**Trecho citado:**

|---|

2 INCORPORAÇÃO IMOBILIÁRIA TRADICIONAL
É importante começar este estudo pela incorporação imobiliária tradicional porque
muitas das novas estruturas de empreendimentos imobiliários se baseiam na incorporação, ou
se coordenam com ela. A incorporação imobiliária tradicional estava regulada pela lei
4591/64, no artigo 28 e seguintes. Recentemente, foram agregados à dita lei aspectos mais
modernos da incorporação, quase todos importados de países mais desenvolvidos. Esses
aspectos novos ingressaram no direito brasileiro por via da lei 9514/97 e pela lei 10931/04.
São inovações importantes, embora incompletas.

|---|

**Registros de dados:**

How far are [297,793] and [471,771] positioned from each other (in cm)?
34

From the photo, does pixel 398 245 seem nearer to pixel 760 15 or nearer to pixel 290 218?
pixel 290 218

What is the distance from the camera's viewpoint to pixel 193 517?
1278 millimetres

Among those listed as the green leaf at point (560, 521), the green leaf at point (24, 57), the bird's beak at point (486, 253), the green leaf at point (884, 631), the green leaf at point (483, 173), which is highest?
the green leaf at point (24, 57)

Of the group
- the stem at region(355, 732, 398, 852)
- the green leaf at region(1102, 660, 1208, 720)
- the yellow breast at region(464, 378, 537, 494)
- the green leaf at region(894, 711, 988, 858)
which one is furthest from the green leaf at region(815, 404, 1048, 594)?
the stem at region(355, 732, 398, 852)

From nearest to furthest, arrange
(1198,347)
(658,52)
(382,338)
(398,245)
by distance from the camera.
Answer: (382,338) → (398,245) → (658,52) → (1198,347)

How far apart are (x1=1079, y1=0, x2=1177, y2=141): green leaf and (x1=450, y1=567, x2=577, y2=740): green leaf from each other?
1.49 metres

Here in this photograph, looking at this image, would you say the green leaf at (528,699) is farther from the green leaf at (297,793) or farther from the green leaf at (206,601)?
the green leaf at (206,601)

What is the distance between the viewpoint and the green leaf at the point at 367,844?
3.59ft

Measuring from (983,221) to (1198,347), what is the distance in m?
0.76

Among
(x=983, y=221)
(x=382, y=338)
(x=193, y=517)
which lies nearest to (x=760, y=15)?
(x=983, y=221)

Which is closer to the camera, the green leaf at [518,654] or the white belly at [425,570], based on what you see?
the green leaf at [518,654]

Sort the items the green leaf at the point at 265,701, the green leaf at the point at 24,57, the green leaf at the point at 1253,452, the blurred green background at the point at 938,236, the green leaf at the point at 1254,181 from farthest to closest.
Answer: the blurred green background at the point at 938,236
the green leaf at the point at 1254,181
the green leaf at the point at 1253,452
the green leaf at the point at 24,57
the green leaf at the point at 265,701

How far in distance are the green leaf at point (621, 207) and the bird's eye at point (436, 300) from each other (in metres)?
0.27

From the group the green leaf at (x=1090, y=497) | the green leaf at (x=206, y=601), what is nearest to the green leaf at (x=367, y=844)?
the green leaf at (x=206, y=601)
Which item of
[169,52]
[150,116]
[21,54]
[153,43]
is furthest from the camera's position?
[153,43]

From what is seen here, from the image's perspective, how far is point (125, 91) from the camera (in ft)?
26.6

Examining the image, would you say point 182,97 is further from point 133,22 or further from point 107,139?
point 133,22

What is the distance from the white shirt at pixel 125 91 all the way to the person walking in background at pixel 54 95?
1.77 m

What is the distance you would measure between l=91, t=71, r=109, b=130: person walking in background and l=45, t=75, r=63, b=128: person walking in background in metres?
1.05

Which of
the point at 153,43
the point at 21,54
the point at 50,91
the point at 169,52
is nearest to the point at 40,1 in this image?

|---|

**Exercícios a resolver:**
1 – Segundo o trecho sobre incorporação imobiliária, qual lei regulava a incorporação imobiliária tradicional?
2 – Reproduza o trecho sobre incorporação imobiliária desde "2 INCORPORAÇÃO IMOBILIÁRIA" até "importantes, embora incompletas.".
Os registros constituem um material à parte, sem relação com o trecho citado.

**Respostas escritas:**
1 – A lei 4591/64, no artigo 28 e seguintes.

2 –
2 INCORPORAÇÃO IMOBILIÁRIA TRADICIONAL
É importante começar este estudo pela incorporação imobiliária tradicional porque
muitas das novas estruturas de empreendimentos imobiliários se baseiam na incorporação, ou
se coordenam com ela. A incorporação imobiliária tradicional estava regulada pela lei
4591/64, no artigo 28 e seguintes. Recentemente, foram agregados à dita lei aspectos mais
modernos da incorporação, quase todos importados de países mais desenvolvidos. Esses
aspectos novos ingressaram no direito brasileiro por via da lei 9514/97 e pela lei 10931/04.
São inovações importantes, embora incompletas.